裁判年月日 平成14年 2月22日
事件番号 平13(行ヒ)142号(最高裁)
事件名 審決取消請求事件
当事者の表示 別紙当事者目録記載のとおり
上記当事者間の東京高等裁判所平成12年(行ケ)第476号審決取消請求事件について、同裁判所が平成13年2月26日に言い渡した判決に対し、上告人から上告があった。よって、当裁判所は、次のとおり判決する。
主 文
原判決を破棄し,本件を東京高等裁判所に差し戻す。
理 由
上告代理人松村信夫、同和田宏徳、同塩田千恵子、同岩井泉、同清末康子の上告受理申立て理由について
1 原審の確定した事実関係等の概要は、次のとおりである。
株式会社レバンテ(以下「訴外会社」という。)は、平成4年12月17日、「ETNIES」の欧文字を横書きした商標につき、指定商品を商標法施行令別表第25類洋服等として商標登録出願をし、同商標は、平成8年1月31日、設定登録された(登録第3116038号。以下「本件登録商標」という。)。本件登録商標に係る商標権は、訴外会社から上告人に対し一部移転され、平成11年1月21日、その旨の登録がされ、以後、上告人と訴外会社は、上記商標権を共有している。
被上告人は、平成11年8月20日、上告人及び訴外会社を被請求人として、本件登録商標に係る商標登録を無効にすることについて、審判請求をした。

● 空間位置に関する項目

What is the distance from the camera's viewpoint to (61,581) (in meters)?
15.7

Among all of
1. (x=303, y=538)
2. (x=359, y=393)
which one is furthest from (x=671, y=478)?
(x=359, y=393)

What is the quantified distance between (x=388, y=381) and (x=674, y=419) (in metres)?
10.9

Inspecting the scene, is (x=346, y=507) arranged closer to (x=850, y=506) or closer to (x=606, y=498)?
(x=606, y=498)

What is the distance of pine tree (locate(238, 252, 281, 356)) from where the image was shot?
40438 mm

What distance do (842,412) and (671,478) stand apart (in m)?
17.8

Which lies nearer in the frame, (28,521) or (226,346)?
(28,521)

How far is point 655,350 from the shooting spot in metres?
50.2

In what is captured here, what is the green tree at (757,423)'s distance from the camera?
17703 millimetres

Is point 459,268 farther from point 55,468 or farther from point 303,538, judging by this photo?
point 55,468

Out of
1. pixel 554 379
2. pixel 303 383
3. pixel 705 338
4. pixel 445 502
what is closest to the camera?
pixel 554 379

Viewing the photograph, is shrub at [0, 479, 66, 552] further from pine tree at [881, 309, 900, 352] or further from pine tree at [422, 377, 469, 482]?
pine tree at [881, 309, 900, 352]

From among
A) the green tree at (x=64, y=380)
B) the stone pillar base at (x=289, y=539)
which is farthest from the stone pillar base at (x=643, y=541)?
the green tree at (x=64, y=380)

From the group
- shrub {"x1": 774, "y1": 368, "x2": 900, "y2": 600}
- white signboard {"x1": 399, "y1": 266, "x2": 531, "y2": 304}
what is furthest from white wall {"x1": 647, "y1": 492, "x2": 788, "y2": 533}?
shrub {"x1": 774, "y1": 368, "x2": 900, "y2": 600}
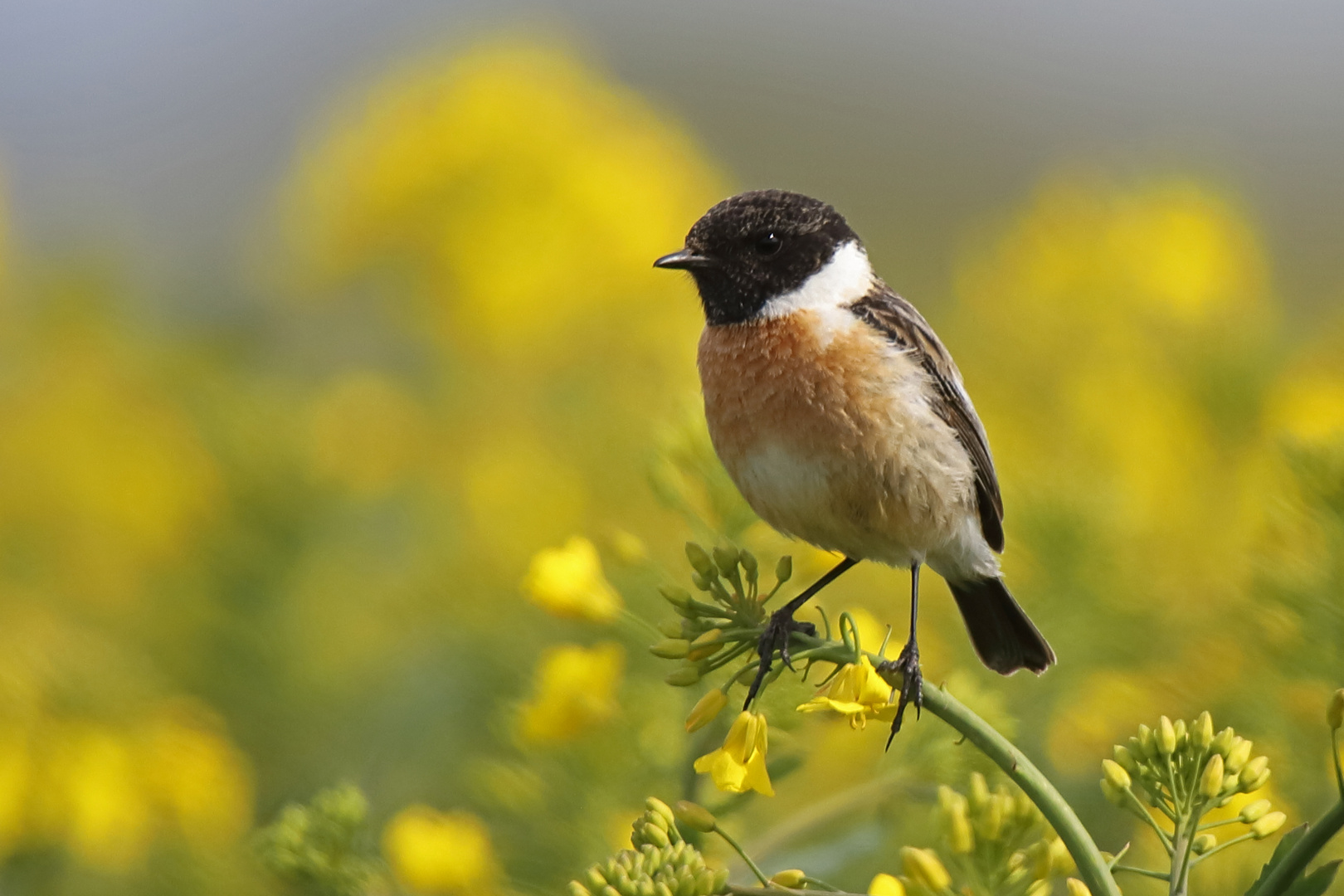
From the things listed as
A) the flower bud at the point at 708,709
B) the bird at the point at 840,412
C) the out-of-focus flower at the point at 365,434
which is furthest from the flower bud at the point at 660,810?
the out-of-focus flower at the point at 365,434

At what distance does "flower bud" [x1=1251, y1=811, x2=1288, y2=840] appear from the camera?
1933 millimetres

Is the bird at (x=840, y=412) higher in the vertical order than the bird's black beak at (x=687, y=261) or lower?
lower

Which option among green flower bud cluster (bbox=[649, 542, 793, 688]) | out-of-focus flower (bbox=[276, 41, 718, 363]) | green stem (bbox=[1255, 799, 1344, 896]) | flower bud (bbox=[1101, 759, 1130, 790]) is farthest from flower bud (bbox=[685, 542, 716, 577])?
out-of-focus flower (bbox=[276, 41, 718, 363])

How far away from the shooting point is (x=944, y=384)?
3527 mm

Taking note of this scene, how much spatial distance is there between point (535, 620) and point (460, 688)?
0.43 metres

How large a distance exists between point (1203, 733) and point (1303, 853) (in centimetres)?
35

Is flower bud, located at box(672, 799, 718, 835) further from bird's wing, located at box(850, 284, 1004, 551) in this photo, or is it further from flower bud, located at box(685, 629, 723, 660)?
bird's wing, located at box(850, 284, 1004, 551)

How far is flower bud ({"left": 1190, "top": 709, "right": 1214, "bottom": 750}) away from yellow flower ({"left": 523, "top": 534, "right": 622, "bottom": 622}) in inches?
45.0

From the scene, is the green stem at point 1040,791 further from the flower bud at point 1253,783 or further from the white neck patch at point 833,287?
the white neck patch at point 833,287

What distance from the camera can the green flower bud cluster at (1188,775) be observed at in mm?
1877

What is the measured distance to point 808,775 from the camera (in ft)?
13.5

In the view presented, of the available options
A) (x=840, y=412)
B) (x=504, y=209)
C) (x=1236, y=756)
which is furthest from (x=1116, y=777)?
(x=504, y=209)

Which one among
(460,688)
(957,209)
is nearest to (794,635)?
(460,688)

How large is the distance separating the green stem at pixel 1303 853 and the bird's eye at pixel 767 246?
211 centimetres
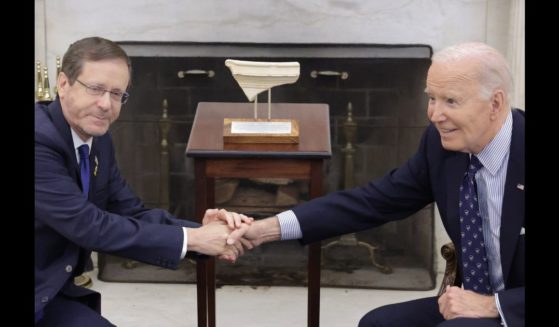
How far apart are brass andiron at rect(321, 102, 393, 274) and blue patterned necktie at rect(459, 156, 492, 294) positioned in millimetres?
1834

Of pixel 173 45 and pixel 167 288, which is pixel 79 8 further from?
pixel 167 288

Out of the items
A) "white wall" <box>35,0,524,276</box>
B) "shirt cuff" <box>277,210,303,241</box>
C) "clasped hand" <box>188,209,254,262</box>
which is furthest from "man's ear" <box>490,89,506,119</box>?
"white wall" <box>35,0,524,276</box>

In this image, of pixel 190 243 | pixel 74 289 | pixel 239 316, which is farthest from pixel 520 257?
pixel 239 316

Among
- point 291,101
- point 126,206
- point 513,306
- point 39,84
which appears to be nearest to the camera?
point 513,306

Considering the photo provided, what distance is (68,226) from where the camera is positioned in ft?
9.50

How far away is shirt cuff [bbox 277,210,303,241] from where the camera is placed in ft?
10.7

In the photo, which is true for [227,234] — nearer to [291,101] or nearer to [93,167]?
[93,167]

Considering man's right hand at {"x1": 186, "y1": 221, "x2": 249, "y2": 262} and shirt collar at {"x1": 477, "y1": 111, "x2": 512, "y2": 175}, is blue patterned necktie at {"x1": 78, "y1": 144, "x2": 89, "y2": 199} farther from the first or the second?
shirt collar at {"x1": 477, "y1": 111, "x2": 512, "y2": 175}

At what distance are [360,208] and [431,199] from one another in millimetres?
224

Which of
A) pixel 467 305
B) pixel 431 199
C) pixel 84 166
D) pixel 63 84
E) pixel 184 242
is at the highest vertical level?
pixel 63 84

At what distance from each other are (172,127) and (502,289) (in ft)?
7.63

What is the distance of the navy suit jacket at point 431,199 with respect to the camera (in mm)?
2828

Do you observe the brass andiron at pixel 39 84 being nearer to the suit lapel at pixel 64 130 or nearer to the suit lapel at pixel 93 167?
the suit lapel at pixel 93 167

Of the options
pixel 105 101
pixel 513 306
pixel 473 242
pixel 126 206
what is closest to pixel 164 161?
pixel 126 206
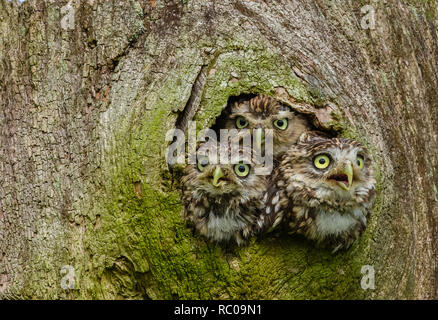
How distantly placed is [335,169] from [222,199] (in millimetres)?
661

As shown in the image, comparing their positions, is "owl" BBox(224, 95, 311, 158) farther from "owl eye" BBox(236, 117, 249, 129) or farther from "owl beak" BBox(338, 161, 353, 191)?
"owl beak" BBox(338, 161, 353, 191)

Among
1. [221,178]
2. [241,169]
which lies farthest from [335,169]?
[221,178]

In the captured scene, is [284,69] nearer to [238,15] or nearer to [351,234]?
[238,15]

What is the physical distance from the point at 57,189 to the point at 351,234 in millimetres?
1781

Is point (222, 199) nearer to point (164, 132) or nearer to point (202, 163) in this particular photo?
point (202, 163)

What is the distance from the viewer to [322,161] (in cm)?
329

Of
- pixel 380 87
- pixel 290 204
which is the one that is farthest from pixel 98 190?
pixel 380 87

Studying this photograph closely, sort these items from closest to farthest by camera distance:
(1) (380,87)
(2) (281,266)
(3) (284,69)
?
(2) (281,266), (3) (284,69), (1) (380,87)

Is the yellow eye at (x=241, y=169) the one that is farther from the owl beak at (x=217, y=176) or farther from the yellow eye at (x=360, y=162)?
the yellow eye at (x=360, y=162)

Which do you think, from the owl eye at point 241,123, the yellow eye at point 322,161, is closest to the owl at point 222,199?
the yellow eye at point 322,161

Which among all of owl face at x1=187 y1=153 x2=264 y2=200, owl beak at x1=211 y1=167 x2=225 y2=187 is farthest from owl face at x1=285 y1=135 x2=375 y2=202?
owl beak at x1=211 y1=167 x2=225 y2=187

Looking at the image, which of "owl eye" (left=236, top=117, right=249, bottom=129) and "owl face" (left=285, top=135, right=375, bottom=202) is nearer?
"owl face" (left=285, top=135, right=375, bottom=202)

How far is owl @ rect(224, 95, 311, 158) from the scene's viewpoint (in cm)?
388

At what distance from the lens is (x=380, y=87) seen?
3752 millimetres
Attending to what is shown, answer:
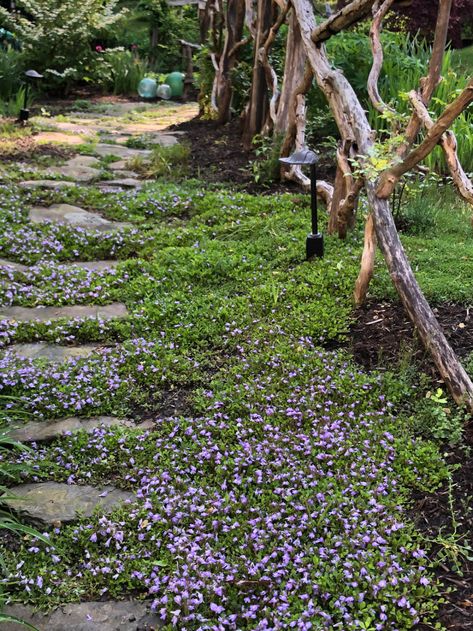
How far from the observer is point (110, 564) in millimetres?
2262

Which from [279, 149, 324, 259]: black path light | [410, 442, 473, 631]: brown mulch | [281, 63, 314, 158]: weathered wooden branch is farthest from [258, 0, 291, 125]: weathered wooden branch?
[410, 442, 473, 631]: brown mulch

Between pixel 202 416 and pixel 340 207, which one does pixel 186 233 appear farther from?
pixel 202 416

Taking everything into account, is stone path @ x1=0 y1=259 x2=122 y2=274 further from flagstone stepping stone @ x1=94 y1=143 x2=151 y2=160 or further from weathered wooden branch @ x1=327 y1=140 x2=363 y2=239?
flagstone stepping stone @ x1=94 y1=143 x2=151 y2=160

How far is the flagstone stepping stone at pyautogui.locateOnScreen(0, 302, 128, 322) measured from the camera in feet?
12.8

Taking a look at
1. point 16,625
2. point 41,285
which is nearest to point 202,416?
point 16,625

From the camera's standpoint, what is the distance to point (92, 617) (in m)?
2.09

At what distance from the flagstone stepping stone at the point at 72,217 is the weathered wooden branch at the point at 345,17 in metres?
2.13

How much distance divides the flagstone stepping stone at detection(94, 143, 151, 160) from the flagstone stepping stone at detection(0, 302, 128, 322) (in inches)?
145

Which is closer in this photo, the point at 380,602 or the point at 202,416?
the point at 380,602

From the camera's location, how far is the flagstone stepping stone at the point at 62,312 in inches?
153

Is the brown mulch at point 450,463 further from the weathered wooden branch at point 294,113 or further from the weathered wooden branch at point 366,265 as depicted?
the weathered wooden branch at point 294,113

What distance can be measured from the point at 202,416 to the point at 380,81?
5.65 metres

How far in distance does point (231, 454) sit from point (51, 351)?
1324 millimetres

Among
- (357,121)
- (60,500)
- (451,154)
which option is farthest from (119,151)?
(60,500)
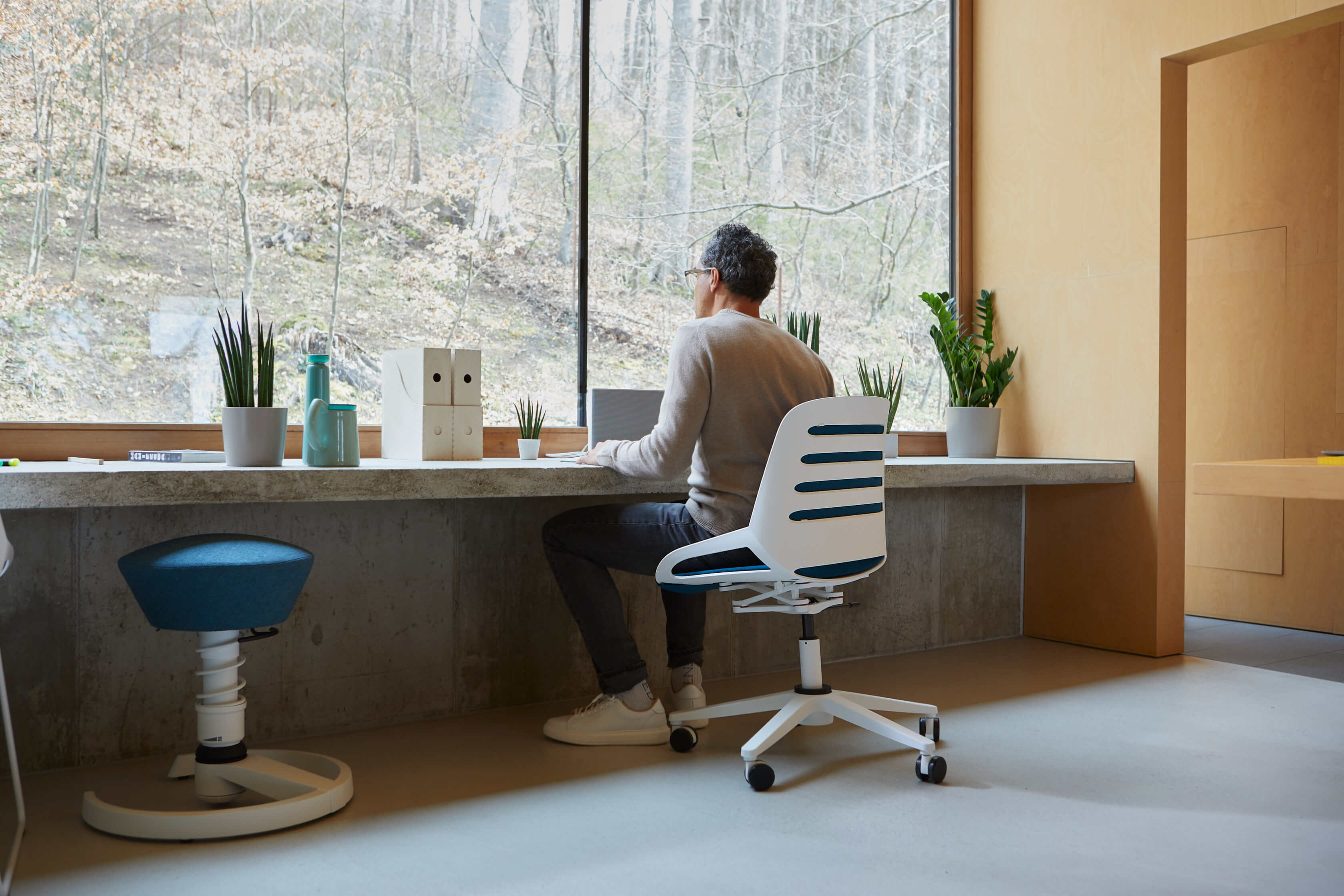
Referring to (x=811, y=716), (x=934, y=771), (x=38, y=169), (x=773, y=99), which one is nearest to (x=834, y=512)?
(x=811, y=716)

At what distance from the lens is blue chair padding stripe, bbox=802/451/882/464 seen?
7.57ft

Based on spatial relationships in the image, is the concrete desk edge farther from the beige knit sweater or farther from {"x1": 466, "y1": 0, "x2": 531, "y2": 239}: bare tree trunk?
{"x1": 466, "y1": 0, "x2": 531, "y2": 239}: bare tree trunk

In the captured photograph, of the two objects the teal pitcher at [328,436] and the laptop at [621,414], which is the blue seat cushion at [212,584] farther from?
the laptop at [621,414]

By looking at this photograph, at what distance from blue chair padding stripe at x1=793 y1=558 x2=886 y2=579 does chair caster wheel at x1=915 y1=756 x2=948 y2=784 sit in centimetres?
45

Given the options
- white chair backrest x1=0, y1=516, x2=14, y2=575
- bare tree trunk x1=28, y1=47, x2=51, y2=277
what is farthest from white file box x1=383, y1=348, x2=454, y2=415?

● 出題
判決文を一字も変えずに全文繰り返してください。 上の資料は判決文と関係がない。

● 解答
裁判年月日 平成14年 2月22日
事件番号 平13(行ヒ)142号(最高裁)
事件名 審決取消請求事件
当事者の表示 別紙当事者目録記載のとおり
上記当事者間の東京高等裁判所平成12年(行ケ)第476号審決取消請求事件について、同裁判所が平成13年2月26日に言い渡した判決に対し、上告人から上告があった。よって、当裁判所は、次のとおり判決する。
主 文
原判決を破棄し,本件を東京高等裁判所に差し戻す。
理 由
上告代理人松村信夫、同和田宏徳、同塩田千恵子、同岩井泉、同清末康子の上告受理申立て理由について
1 原審の確定した事実関係等の概要は、次のとおりである。
株式会社レバンテ(以下「訴外会社」という。)は、平成4年12月17日、「ETNIES」の欧文字を横書きした商標につき、指定商品を商標法施行令別表第25類洋服等として商標登録出願をし、同商標は、平成8年1月31日、設定登録された(登録第3116038号。以下「本件登録商標」という。)。本件登録商標に係る商標権は、訴外会社から上告人に対し一部移転され、平成11年1月21日、その旨の登録がされ、以後、上告人と訴外会社は、上記商標権を共有している。
被上告人は、平成11年8月20日、上告人及び訴外会社を被請求人として、本件登録商標に係る商標登録を無効にすることについて、審判請求をした。